‘Serendipity helps the world go round’ says Dr Raj, a minor character in my current work in progress. Is he right? The Cambridge English Dictionary defines serendipity as: the fact of finding interesting or valuable things by chance.
A stronger word than coincidence or happenchance, serendipity carries with it a hint of destiny. For this writer, serendipity sometimes feels like a godsend, something that was meant to be. Our illustration this month is of the front cover of a play by Wole Soyinka – a play that my mindful soulmate and I saw at the West Yorkshire Playhouse where it had its world premiere. We even glimpsed Soyinka himself, that great excoriator of regimes, a Nobel prize-winner walking, unheralded, across a foyer in Leeds.
Should I include reference to this play in my story? Freya, my central character, has a relationship with a British Nigerian doctor in Leeds. Would they go and see the play? I’m a writer who has to plot things in advance, the timeline for this story fits happily into a spreadsheet. I could easily imagine Freya dragging Emenike away from his work, taking him to the theatre, talking with him afterwards, in bed, about the drama they had seen on stage. So I guessed a date that would fit into the grand scheme of things and, guess what, 25th November 1995 turned out to be the very last night of the opening run of the play. It was meant to be in my story, wasn’t it?
My knowledge of Soyinka’s work is patchy and superficial. Except for the experience of seeing the great man himself, I remember little of the performance. I had even lost my copy of the text, so I ordered a second-hand original edition online. Tamsin, my Cinnamon mentor, warned me about trying to be clever by drawing Soyinka into my narrative. But choosing the date was so serendipitous, that I felt it has to be there.
So I keep my characters’ experience of the play to what I feel confident they would see and hear and reflect upon. Later, as Freya lies awake in bed in the small hours, her partner sleeping beside her, she thinks about the bride-to-be in The Beatification of Area Boy – a woman who seized her own destiny, despite the powers surrounding her on every side. It works for me, I hope it will work for my readers.

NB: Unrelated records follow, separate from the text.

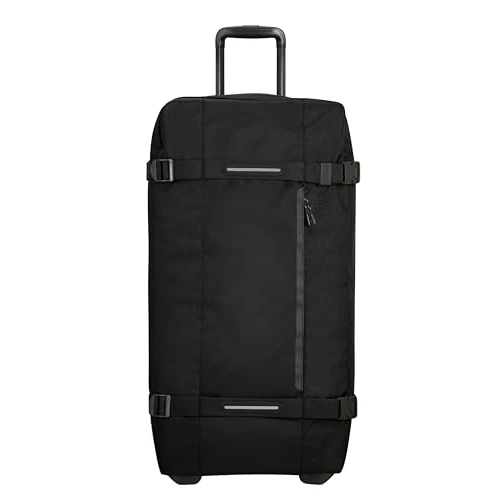 Offre limitée : American Tourister Urban Track, Sacoche de Voyage à 2 Rouleaux, 78,5 cm, 116 L, Noir (Asphalt Black) de 149.39 EUR à 122.50 EUR (remise 18%)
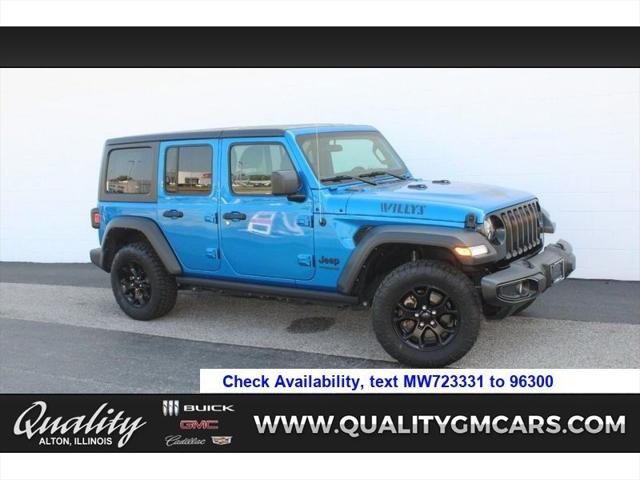 2021 Jeep Wrangler Unlimited Willys 4x4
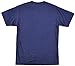 Atari Distressed Logo Adult Blue T-Shirt (Adult Large)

Dr Raj, like me, will have had many serendipitous experiences in his medical career. One of mine was so extraordinary that it made it into print but whether it was a godsend is debatable.
I’ve been thinking more about medical writers of fiction this month as one of my friends at Leeds Writers Circle shared her enjoyment of Joanna Cannon’s work, particularly her fresh similes and the deceptively-simple flow of her prose. Joanna has written two well-received novels and has just published her memoir Breaking and Mending. My mindful soulmate and I are off to Harrogate in October, to listen to Joanna talk about her experiences as a doctor who writes. I cannot be sure, but I suspect that the theme of next month’s Pangolin, due to emerge on 28th October, will be kindness, something which matters a lot to Joanna Cannon, and to me, and appears to be in short supply at the moment.
The real pangolins need all the kindness and protection they can get. My apologies that Pangolin 48 is two days late, but life has been too full of other pressing and preoccupying stuff.